### GIVEN PASSAGE:
---------------
In January 1921, the British Royal Navy battleship H. M. S. Malaya was called at Port Swettenham (now Port Klang), Singapore, Malacca, Penang and Port Dickson. During its stay, the crew competed in friendly matches in football, rugby, hockey, sailing and golf against local clubs.

Three months later, the Chief Secretary of the Federated Malay States received a letter from Captain H. T. Buller of the H. M. S. Malaya, which offered two cups to be competed for in football and rugby as tokens of their gratitude for the reception they received in Malaya. The cup for football were then known as the Malaya Cup The offer was accepted and various club representatives met to organize the tournament. Malaya Cup committee was set up and it was decided to run the football competition in northern and southern sections. The first tournament were entrusted to be run by the Selangor Club. The first ever Malaya Cup match was played on 20 August 1921, with Selangor defeating Penang 5–1 in front of an estimated crowd of 5,000 in Kuala Lumpur. The inaugural tournament were played by six teams and won by Singapore. During 1923, a newspaper described it as “by far the greatest sporting event of the year (in Malaya)”.

In 1926, the Football Associations of Perak, Selangor, Negeri Sembilan, Malacca, and the Singapore Amateur Football Association came together to form the Malayan Football Association (MFA). Later, in 1932, the MFA was renamed the Football Association of Malaya (FAM), as it is known today. By 1954, FAM joins FIFA as a member in AFC.

The Malaysia FAM Cup was established in 1952 as a secondary knockout competition to the more prestigious Malaya Cup. The competitions were held between the state teams, including Singapore, the Police, Army and the Prisons Department of Malaysia, in their early days.

In 1959, the Malaya Cup departed from the traditional one-round tournament to a two-round home and away format in three zones (East, South, and North).

FAM changed its name to Football Association of Malaysia (FAM) in the early 1960s to coincide with the formation of Malaysia. A new trophy for the Malaya Cup was inaugurated in 1967, and since then, the competition has been known as the Malaysia Cup.

Starting in 1974, the state teams were barred from entering the FAM Cup, and only the club sides could enter. In 1976 Penang was the first club from Malaysia which won the Aga Khan Gold Cup.

=== 1979–1988: Era of Amateur Football League ===

A Malaysian football league competition involving the representatives of the state football associations was first held in 1979. When it began, it was intended primarily as a qualifying tournament for the final knock-out stages of the Malaysia Cup, where teams compete in a one-round league before advancing to the knock-out stage. The top four teams at the end of the league would face off in two semi-finals before the winners made it to the finals. In 1981, the quarter-final stage was introduced, where eight teams qualified from the preliminary stage.

However, it was not until 1982 that a league trophy was introduced to recognise the winners of the preliminary stage as the league champions. Since then, the Malaysia Cup has been held after the conclusion of the league each year, with only the best-performing teams in the league qualifying.

=== 1989–1993: Era of semi-pro football League ===

Over the years, the league competition has gained important stature in its own right. From 1982 until 1988, the league continued its purpose as a qualifying round for Malaysia Cup. In 1989, it was changed to a new format, the Malaysian Semi-Pro Football League (MSPFL), nearing fully professional status.
---------------
### STATED TASK 1:
In the records, copy the part that opens with the line containing "Out of (x=292, y=550)" and closes with the line containing "(437,423) → (88,536) → (453,269)", both lines included, exactly as it appears.
---------------
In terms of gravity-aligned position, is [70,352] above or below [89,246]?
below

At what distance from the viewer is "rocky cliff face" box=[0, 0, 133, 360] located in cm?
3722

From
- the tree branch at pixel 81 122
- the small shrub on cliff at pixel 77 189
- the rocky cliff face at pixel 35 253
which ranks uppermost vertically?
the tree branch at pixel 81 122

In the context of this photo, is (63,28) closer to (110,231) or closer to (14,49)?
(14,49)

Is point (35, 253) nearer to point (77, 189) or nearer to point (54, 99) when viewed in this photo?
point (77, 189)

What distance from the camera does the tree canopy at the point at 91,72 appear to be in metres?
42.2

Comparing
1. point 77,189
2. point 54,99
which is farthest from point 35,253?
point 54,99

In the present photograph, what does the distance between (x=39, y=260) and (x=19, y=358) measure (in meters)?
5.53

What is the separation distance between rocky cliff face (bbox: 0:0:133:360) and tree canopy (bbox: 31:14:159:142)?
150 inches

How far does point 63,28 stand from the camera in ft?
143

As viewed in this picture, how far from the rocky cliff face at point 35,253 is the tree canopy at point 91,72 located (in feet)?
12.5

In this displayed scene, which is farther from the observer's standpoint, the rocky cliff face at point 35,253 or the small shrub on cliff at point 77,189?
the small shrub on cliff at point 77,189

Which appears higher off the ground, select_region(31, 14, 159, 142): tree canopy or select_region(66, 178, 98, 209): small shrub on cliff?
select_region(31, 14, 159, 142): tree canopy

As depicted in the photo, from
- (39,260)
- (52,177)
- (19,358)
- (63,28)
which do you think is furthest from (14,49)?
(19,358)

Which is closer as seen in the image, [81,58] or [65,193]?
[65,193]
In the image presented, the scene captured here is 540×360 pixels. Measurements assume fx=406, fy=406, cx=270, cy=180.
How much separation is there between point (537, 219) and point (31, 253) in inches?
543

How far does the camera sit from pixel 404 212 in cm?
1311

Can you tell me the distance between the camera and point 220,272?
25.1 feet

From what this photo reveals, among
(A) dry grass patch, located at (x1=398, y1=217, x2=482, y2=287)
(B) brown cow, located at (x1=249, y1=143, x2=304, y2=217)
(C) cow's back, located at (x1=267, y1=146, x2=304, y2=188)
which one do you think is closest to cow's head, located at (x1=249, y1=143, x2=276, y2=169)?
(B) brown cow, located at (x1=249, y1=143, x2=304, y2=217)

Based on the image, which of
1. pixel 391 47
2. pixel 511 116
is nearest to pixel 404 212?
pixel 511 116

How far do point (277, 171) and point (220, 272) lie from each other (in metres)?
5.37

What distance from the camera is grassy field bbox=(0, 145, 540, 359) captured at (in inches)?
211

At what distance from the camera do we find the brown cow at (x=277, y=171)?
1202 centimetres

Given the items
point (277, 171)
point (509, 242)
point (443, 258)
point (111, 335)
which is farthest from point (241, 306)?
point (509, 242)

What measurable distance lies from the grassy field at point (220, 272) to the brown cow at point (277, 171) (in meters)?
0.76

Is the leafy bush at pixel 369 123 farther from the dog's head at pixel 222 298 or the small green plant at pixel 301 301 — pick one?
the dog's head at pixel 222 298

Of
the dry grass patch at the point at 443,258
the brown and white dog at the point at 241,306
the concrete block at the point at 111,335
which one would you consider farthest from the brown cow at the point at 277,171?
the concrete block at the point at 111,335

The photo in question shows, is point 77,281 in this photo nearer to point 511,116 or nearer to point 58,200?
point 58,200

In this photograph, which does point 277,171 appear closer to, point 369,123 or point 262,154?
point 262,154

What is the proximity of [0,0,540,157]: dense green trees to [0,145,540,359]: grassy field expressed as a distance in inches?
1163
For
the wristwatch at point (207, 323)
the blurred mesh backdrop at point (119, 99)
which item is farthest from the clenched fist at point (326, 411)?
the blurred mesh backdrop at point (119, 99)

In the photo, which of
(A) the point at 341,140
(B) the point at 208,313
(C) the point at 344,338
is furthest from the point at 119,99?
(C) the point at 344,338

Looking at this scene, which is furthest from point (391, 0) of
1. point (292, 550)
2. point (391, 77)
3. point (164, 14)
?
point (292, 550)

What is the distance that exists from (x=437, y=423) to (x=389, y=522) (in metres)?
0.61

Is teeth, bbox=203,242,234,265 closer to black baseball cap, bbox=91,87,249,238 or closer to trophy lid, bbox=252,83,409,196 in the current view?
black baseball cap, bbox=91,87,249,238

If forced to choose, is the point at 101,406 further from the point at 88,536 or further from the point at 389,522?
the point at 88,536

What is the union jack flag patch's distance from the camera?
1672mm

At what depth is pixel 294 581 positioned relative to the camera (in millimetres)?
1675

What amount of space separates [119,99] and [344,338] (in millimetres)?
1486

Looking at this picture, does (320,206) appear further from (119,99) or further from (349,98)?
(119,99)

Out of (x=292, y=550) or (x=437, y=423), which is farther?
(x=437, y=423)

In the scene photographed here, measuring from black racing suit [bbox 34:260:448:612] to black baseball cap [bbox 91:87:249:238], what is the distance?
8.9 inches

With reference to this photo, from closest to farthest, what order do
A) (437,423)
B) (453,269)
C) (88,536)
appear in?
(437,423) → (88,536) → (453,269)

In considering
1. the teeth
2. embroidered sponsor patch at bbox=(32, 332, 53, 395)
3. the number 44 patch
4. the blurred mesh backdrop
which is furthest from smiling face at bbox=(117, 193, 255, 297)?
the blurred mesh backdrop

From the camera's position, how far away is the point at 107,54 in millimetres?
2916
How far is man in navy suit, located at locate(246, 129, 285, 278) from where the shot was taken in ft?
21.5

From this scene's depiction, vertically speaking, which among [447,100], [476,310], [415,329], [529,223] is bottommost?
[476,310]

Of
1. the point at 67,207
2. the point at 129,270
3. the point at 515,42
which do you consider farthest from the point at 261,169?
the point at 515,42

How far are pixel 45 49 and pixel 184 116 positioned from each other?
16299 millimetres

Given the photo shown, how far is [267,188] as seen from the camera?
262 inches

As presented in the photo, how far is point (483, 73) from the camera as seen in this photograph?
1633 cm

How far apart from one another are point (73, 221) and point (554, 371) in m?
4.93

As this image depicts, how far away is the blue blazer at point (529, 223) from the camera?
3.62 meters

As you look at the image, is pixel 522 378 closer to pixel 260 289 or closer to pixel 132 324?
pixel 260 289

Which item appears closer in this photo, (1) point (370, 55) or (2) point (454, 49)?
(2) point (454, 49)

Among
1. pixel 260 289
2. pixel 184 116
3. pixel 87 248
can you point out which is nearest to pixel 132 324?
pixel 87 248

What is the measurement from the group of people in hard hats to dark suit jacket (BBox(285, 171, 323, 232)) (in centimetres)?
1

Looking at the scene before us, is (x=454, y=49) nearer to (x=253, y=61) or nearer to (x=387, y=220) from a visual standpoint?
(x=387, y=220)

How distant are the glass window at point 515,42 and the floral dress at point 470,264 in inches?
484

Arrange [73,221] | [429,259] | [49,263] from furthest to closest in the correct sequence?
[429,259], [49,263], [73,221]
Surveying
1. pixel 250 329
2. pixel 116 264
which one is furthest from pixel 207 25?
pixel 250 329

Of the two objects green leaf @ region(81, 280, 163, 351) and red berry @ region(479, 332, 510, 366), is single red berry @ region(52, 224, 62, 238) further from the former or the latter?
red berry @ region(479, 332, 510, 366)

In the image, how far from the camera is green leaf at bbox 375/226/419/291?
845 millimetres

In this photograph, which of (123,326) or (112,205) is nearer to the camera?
---------------
### STATED TASK 2:
Answer these from the passage on the history of Malaysian football:
(a) What was the score when Selangor played Penang in the first ever Malaya Cup match?
(b) In what year was the Malaysia FAM Cup established?
(c) In what year was the quarter-final stage introduced?

### EXERCISE SOLUTION 1:
Out of (x=292, y=550) or (x=437, y=423), which is farther?
(x=437, y=423)

In the scene photographed here, measuring from black racing suit [bbox 34:260:448:612] to black baseball cap [bbox 91:87:249:238], what is the distance?
8.9 inches

With reference to this photo, from closest to farthest, what order do
A) (437,423)
B) (453,269)
C) (88,536)
appear in?
(437,423) → (88,536) → (453,269)

### EXERCISE SOLUTION 2:
(a) Selangor won 5–1.
(b) 1952
(c) 1981